A saída do atual quadro de crises superpostas, que vive o país e a população brasileira, o estabelecimento do tal novo-normal e mesmo o futuro do Brasil, certamente passa pelo Arco Norte. Não se trata de miragem: a região já é responsável por parcela significativa da produção energética brasileira, bem como da produção e exportação mineral e agrícola. Só de soja e milho, por exemplo, em 2020, nela foram geradas 148,6 milhões de toneladas (2/3 da produção nacional), e exportadas 42,3 Mt (31,9 %). Nos últimos 10 anos, o aumento da sua produção foi de 2,1 vezes, ao passo que o das exportações, 5,9 vezes!  

Consagrou-se, entre nós, o bordão: “Até a porteira a agricultura brasileira é competitiva. O problema está da porteira até o porto”; ou seja, na logística. Os dados acima, porém, recomendam melhores análises e explicações: teria a exportação crescido quase o triplo do crescimento da produção se a logística, de uma forma ou de outra, não tivesse dado conta do recado? Imagine, então, se a logística fosse mais eficiente!  

O desafio logístico do Arco Norte, assim, é transitar de uma logística limitada para uma logística mais eficiente. E isso não só para exportações, mas também para o abastecimento da população da região que padece, igualmente, para levar as crianças à escola, ser atendida na limitada rede de saúde... mormente nas épocas de chuva.  

Ou seja, a transformação da logística do Arco Norte transcende o mero escoamento de cargas e transporte de pessoas: pode ser instrumento de reordenação da ocupação do território, de mudança do perfil da atividade econômica e da organização social. Na linha dos “Corredores de Desenvolvimento”, difundidos pelo Banco Mundial e outras agências multilaterais.  

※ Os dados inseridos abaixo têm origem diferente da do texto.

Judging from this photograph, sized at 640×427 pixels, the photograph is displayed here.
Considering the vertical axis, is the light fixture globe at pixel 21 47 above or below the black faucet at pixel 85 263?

A Amazônia tem tradição de megaprojetos abandonados, inconclusos, cujos cronogramas se arrastam por anos a fio, e/ou que deixam rastros de destruição não solucionados. Mas, além disso, há vários gargalos e desafios nessa trajetória de transformações: planejamento e gestão multimodal da logística; (des)coordenação das ações dos órgãos públicos; pirataria na navegação e roubo de cargas nas estradas; sincopados bloqueios de estradas e ferrovias; funding para os projetos (em geral bilionários); e estabilidade regulatória (imprevisível). E o estrategicamente mais importante: equilíbrio entre o produzir e o preservar.  

Parodiando conhecida marca esportiva: just do it!  


*Frederico Bussinger é consultor, engenheiro e economista. Pós-graduado em Engenharia, Administração de Empresas, Direito da Concorrência, e Mediação e Arbitragem. Foi Secretário Executivo do Ministério dos Transportes e Secretário Municipal de Transportes (SP-SP). Presidente da SPTrans, CPTM, Docas de São Sebastião e CONFEA. Diretor do Metrô/SP, Departamento Hidroviário (SP) e CODESP. Presidente do CONSAD da CET/SP, SPTrans, RFFSA; da CNTU e Comitê de Estadualizações da CBTU. Coordenador do GT de Transportes da Política Estadual de Mudanças Climáticas (PEMC-SP). Membro do CONSAD/Emplasa e da Comissão Diretora do Programa Nacional de Desestatização – PND.